Los insultos, las descalificaciones, las amenazas y los desprecios sistemáticos del oficialismo chavista a quienes dentro y fuera del país denuncian la catástrofe a la que ha conducido a la sociedad no servirán para revertir la situación. El presidente de Venezuela ha optado por tapar el sol con el dedo y centrar sus esfuerzos en su perpetuación personal en el poder aunque sea al precio de convertir a Venezuela en un paria de la comunidad internacional y de provocar una profunda fractura social cuyos efectos, desgraciadamente, durarán muchos años.
En esta línea hay que interpretar la paralización de la recogida de firmas para convocar el referéndum que debe decidir sobre la continuidad de Maduro en el cargo. Después de incontables e injustificados retrasos y de todas las triquiñuelas posibles para aplazar su celebración, el chavismo ha optado por paralizar el proceso acusando de fraude a la oposición. Además, sus tribunales han prohibido la salida del país de ocho líderes opositores, entre ellos Henrique Capriles, por participar en un fantasmagórico montaje para lograr la recogida de las firmas necesarias que permitan legalmente la votación. Algo absurdo. No hay más que echar un vistazo a las recogidas de firmas anteriores, que la oposición ha tenido que cumplimentar, y a las encuestas para tener meridianamente claro que no es necesario ningún tipo de trampa para conseguir las ratificaciones necesarias.
Es decir, en su intento de aferrarse al poder, Maduro no solo ha paralizado un procedimiento previsto en la legislación como es el referéndum revocatorio —y que él mismo apoyó con entusiasmo cuando lo introdujo en la Constitución el fallecido Hugo Chávez— sino que ha dado un paso más al colocar a Venezuela en el siniestro grupo de países que tienen presos políticos —Leopoldo López, el caso más conocido, sigue en un penal militar— y prohíbe a algunos de sus ciudadanos, en función de su ideología, viajar al extranjero.
El mandatario venezolano utiliza machaconamente en sus discursos el lenguaje militarista para referirse a los desafíos a los que hace frente el país. Uno es el de “guerra económica”, pero con medidas como las adoptadas parecería que la guerra se la ha declarado a su propio pueblo.

• BLOQUE DE DATOS:
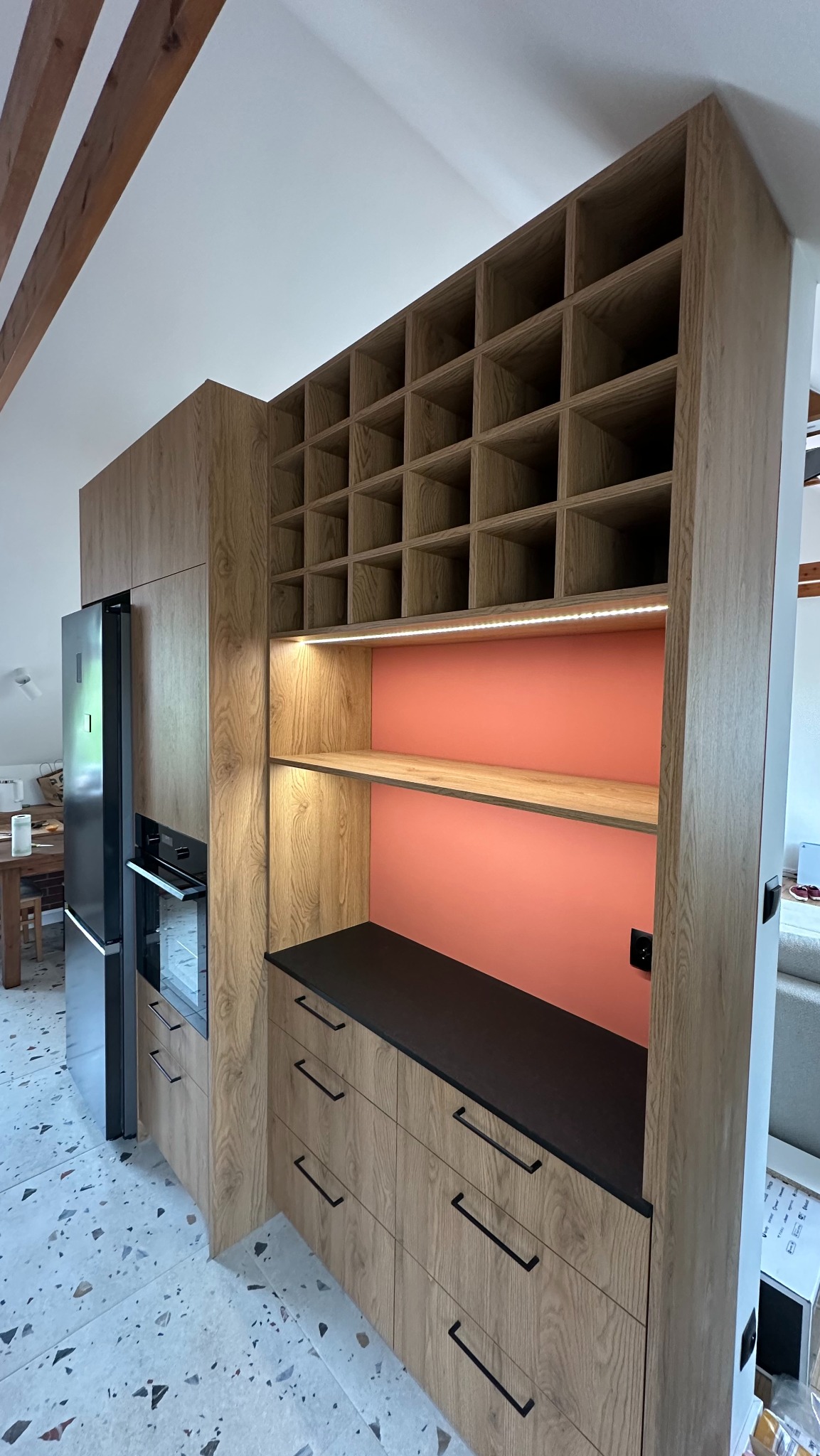 Drewniana zabudowa kuchenna z szafkami, szufladami z czarnymi uchwytami i otwartą półką z oświetleniem LED na tle koralowej ściany oraz regałem na wino. Obok stoi lodówka w zabudowie. Na podłodze...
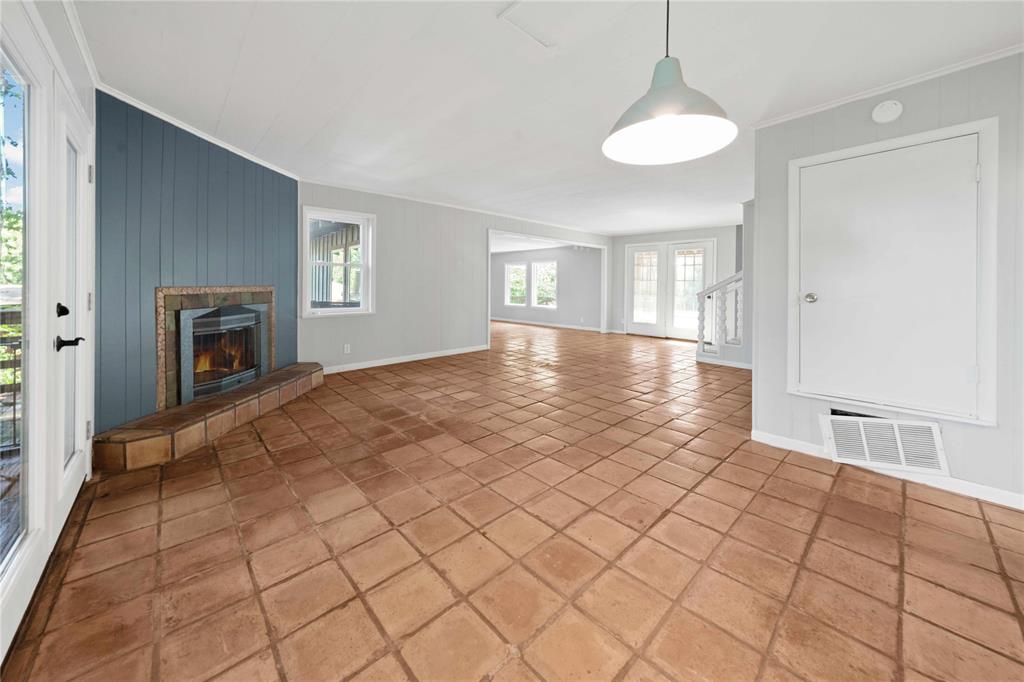 216 Pinewood Lane Hideaway, TX 75771 - Photo 10 of 40 a view of a livingroom with a chandelier fan and windows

• ACTIVIDAD:
Responda estas preguntas sobre el texto acerca de Venezuela:
1. ¿A cuántos líderes opositores han prohibido los tribunales salir del país?
2. ¿Dónde sigue Leopoldo López?
3. ¿Qué expresión del lenguaje militarista del mandatario se cita en el último párrafo?
El material no tiene relación con el texto.

• SOLUCIÓN ESCRITA:
1. A ocho líderes opositores.
2. En un penal militar.
3. La expresión “guerra económica”.